To be done: Could you express every line of the entries below as a JSON list of strings, one string per line, with blank lines left out?

-------- Data provided --------

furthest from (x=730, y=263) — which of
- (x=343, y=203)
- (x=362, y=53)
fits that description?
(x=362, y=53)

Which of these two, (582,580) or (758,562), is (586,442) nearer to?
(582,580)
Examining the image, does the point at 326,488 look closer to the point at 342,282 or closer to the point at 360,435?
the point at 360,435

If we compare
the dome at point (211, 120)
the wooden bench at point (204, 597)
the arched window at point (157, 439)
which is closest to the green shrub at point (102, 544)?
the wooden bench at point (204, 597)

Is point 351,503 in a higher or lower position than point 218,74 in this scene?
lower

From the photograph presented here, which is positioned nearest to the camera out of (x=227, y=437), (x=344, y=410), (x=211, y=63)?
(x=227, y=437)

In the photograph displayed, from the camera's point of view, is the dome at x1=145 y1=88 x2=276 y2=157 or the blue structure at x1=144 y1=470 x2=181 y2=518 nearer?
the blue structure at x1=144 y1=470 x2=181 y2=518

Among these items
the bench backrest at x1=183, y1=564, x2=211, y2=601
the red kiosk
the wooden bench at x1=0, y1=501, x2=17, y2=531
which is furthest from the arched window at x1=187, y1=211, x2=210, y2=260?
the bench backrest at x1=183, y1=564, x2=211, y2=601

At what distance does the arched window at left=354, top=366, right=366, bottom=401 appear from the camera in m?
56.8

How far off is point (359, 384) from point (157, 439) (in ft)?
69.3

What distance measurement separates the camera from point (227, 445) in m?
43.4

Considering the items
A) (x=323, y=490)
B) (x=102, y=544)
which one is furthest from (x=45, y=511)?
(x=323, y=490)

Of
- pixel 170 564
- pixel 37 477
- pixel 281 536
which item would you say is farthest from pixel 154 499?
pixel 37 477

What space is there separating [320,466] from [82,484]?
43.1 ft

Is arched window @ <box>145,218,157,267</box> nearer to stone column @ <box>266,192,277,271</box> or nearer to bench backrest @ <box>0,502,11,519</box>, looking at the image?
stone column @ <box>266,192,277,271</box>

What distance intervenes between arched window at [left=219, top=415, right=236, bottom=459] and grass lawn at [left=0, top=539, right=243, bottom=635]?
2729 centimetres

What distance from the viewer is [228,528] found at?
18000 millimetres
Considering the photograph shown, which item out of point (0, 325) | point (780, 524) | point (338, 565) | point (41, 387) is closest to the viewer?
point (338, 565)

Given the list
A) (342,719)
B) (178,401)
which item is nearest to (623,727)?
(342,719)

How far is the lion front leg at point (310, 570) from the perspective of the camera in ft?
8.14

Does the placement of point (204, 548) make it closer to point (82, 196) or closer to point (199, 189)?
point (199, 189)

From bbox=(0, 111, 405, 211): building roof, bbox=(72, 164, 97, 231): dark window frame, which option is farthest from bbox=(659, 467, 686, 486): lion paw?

--------

Response below:
[
  "furthest from (x=730, y=263) — which of",
  "- (x=343, y=203)",
  "- (x=362, y=53)",
  "fits that description?",
  "(x=362, y=53)",
  "Which of these two, (582,580) or (758,562), is (586,442) nearer to?",
  "(582,580)",
  "Examining the image, does the point at 326,488 look closer to the point at 342,282 or closer to the point at 360,435?",
  "the point at 360,435",
  "If we compare",
  "the dome at point (211, 120)",
  "the wooden bench at point (204, 597)",
  "the arched window at point (157, 439)",
  "which is closest to the green shrub at point (102, 544)?",
  "the wooden bench at point (204, 597)",
  "Is point 351,503 in a higher or lower position than point 218,74 in this scene?",
  "lower",
  "From the photograph presented here, which is positioned nearest to the camera out of (x=227, y=437), (x=344, y=410), (x=211, y=63)?",
  "(x=227, y=437)",
  "In the photograph displayed, from the camera's point of view, is the dome at x1=145 y1=88 x2=276 y2=157 or the blue structure at x1=144 y1=470 x2=181 y2=518 nearer?",
  "the blue structure at x1=144 y1=470 x2=181 y2=518",
  "Among these items",
  "the bench backrest at x1=183, y1=564, x2=211, y2=601",
  "the red kiosk",
  "the wooden bench at x1=0, y1=501, x2=17, y2=531",
  "which is furthest from the arched window at x1=187, y1=211, x2=210, y2=260?",
  "the bench backrest at x1=183, y1=564, x2=211, y2=601",
  "At what distance does the arched window at left=354, top=366, right=366, bottom=401 appear from the camera in m?",
  "56.8",
  "How far off is point (359, 384) from point (157, 439) (in ft)?",
  "69.3",
  "What distance measurement separates the camera from point (227, 445) in m?",
  "43.4",
  "Considering the items",
  "A) (x=323, y=490)",
  "B) (x=102, y=544)",
  "which one is furthest from (x=45, y=511)?",
  "(x=323, y=490)",
  "Of",
  "- pixel 170 564",
  "- pixel 37 477",
  "- pixel 281 536",
  "which item would you say is farthest from pixel 154 499?",
  "pixel 37 477",
  "What space is there separating [320,466] from [82,484]?",
  "43.1 ft",
  "Is arched window @ <box>145,218,157,267</box> nearer to stone column @ <box>266,192,277,271</box> or nearer to bench backrest @ <box>0,502,11,519</box>, looking at the image?",
  "stone column @ <box>266,192,277,271</box>",
  "What distance intervenes between arched window at [left=219, top=415, right=236, bottom=459] and grass lawn at [left=0, top=539, right=243, bottom=635]?",
  "2729 centimetres",
  "What distance from the viewer is [228,528] found at?",
  "18000 millimetres",
  "Considering the photograph shown, which item out of point (0, 325) | point (780, 524) | point (338, 565) | point (41, 387) is closest to the viewer?",
  "point (338, 565)",
  "Given the list",
  "A) (342,719)",
  "B) (178,401)",
  "which item is nearest to (623,727)?",
  "(342,719)",
  "How far is the lion front leg at point (310, 570) from the perspective of the camera in ft?",
  "8.14",
  "Does the placement of point (204, 548) make it closer to point (82, 196) or closer to point (199, 189)?",
  "point (199, 189)",
  "From bbox=(0, 111, 405, 211): building roof, bbox=(72, 164, 97, 231): dark window frame, which option is farthest from bbox=(659, 467, 686, 486): lion paw?"
]